DOCUMENT PASSAGE Block Start

Subject: Re: vnode locking in coda_lookup
To: None <tech-kern@netbsd.org>
From: Greg Troxel <gdt@ir.bbn.com>
List: tech-kern
Date: 04/05/2007 13:27:12
  > Thanks - I do follow that we need to have an order to avoid deadlocks,
  > and what our order is.  What's not 100% clear in my head is the exact
  > relationship between the interlock and the vnode lock, which has to be
  > held for each possible operation, and mostly what can happen after vref
  > but without holding the vnode lock.

  Interlock is fine. You don't take other locks while holding the interlock. 
  You at most trade the interlock on a vnode for the lock on said vnode. And 
  the loking code handles this correctly.

So is this right?

  interlock protects
    access to vnode lock
    reference counts

  vnode lock protects
    all other changes to vnode contents

So, when holding vnode locks, one can be assured of no changes, and do
multi-step operations which might temporarily violate invariants.

When holding a reference, one can be sure that the vnode will continue
to exist, but not that it won't be revoked.

  > Without LK_RETRY, and maybe even with, the caller has to check the
  > vn_lock return value and do something.  In vfs_lookup, if we fail to
  > lock the child, we can return an error.  But, since we have a vref at
  > this point, it seems this should never happen, so maybe it should be a
  > panic.

  It's unlikely at the moment. If you have a ref, the one thing that could 
  happen is a VOP_REVOKE(), but I don't think you can do that on a 
  directory.

  Oh, the one other thing that might happen some day is that we add code to 
  handle forcible file system unmount. In such a case, we would probably 
  want to revoke all the vnodes. So you could have a reference on something 
  then have it die on you.

OK, I will try printf of case (since odd enough to be interesting) and
error return and see if it happens.

Reading vfs_lookup, I see LK_RETRY all over the place, along with
failure to check vn_lock return values.  Not saying that argues for it
being correct in coda_lookup, but it seems there's a lot of LK_RETRY
trouble about.

  > In the case of relocking the parent, we also have a vref (or rather our
  > caller must), so can that ever reasonably fail?  Should I panic if
  > vn_lock (w/o LK_RETRY) fails?

  Don't panic. Return an error. This case (".." lookup) is why I added 
  PDIRUNLOCK. I am not sure if chuq removed it.

PDIRUNLOCK appears to have been removed in a commit
kere/vfs_lookup.c:1.73 by chs on 2006/12/09.

I don't understand how coda_lookup can handle not being able to relock
the parent (without panicing, which I realize isn't exactly "handle").

-- 
    Greg Troxel <gdt@ir.bbn.com>

DOCUMENT PASSAGE Block End
RECORD EXTRACTS Block Start

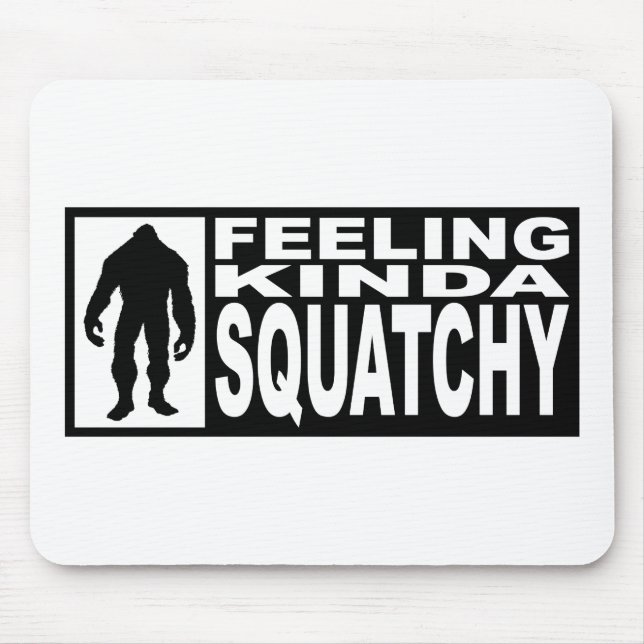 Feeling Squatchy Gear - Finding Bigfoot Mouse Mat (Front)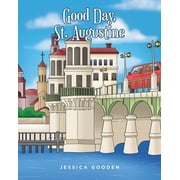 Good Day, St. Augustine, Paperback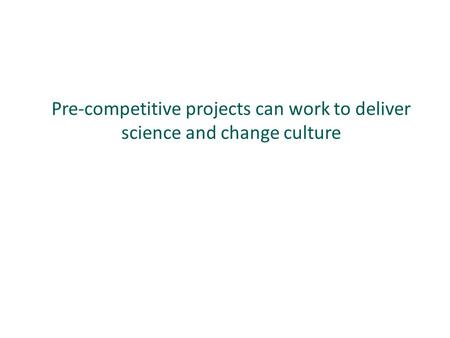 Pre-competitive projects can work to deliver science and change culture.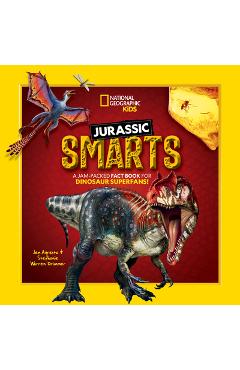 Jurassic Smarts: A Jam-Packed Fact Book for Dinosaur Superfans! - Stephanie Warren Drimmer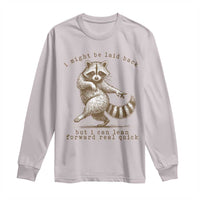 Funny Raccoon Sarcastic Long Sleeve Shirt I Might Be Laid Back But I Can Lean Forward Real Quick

RECORD EXTRACTS Block End
RECORD EXTRACTS Block Start

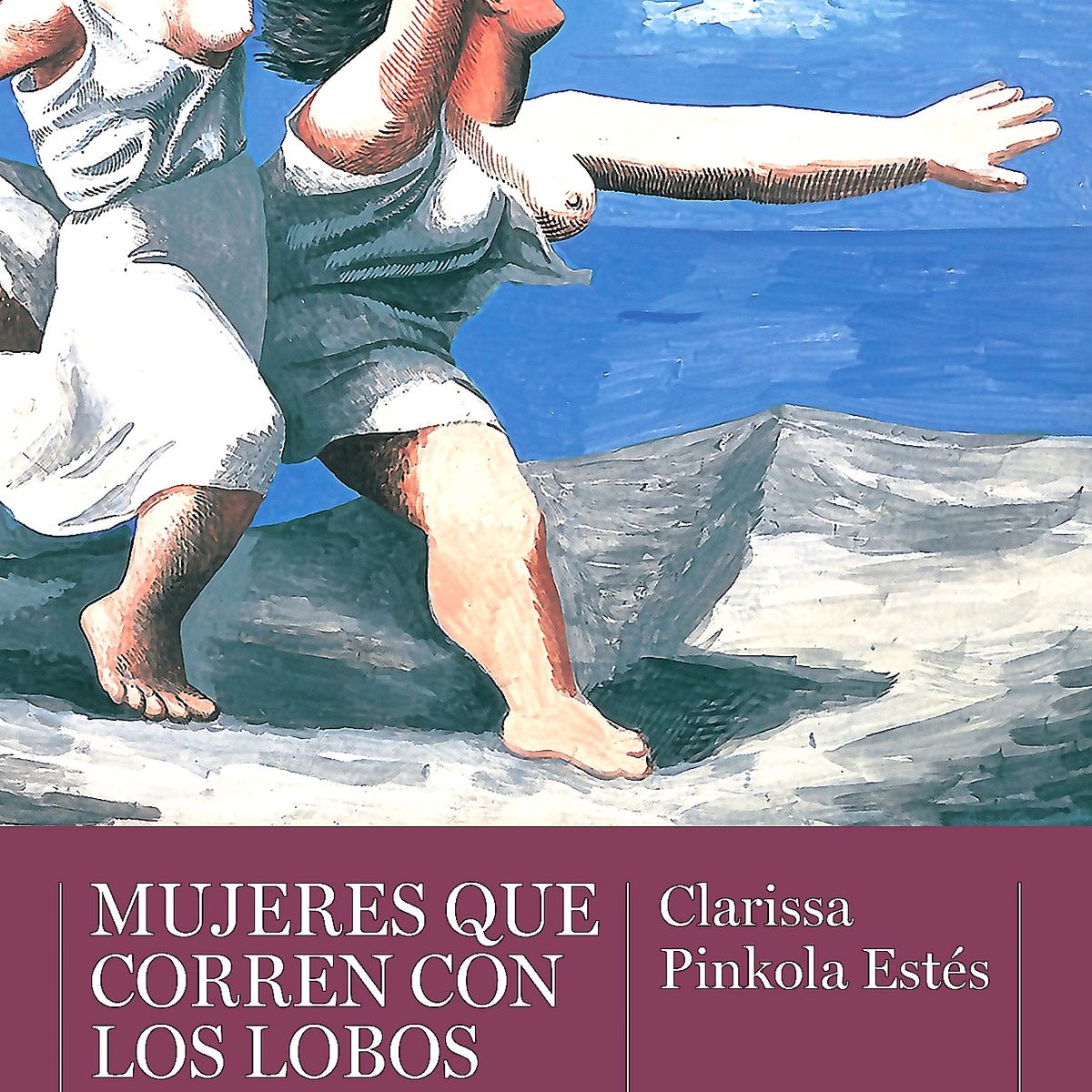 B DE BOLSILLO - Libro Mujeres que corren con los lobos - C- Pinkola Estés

RECORD EXTRACTS Block End

**YOUR GOAL**
Copy down the part of the mailing-list message on vnode locking that opens with the words containing "Reading vfs_lookup, I" and closes with "chs on 2006/12/09.".

**ANSWER BOX**
Reading vfs_lookup, I see LK_RETRY all over the place, along with
failure to check vn_lock return values.  Not saying that argues for it
being correct in coda_lookup, but it seems there's a lot of LK_RETRY
trouble about.

  > In the case of relocking the parent, we also have a vref (or rather our
  > caller must), so can that ever reasonably fail?  Should I panic if
  > vn_lock (w/o LK_RETRY) fails?

  Don't panic. Return an error. This case (".." lookup) is why I added 
  PDIRUNLOCK. I am not sure if chuq removed it.

PDIRUNLOCK appears to have been removed in a commit
kere/vfs_lookup.c:1.73 by chs on 2006/12/09.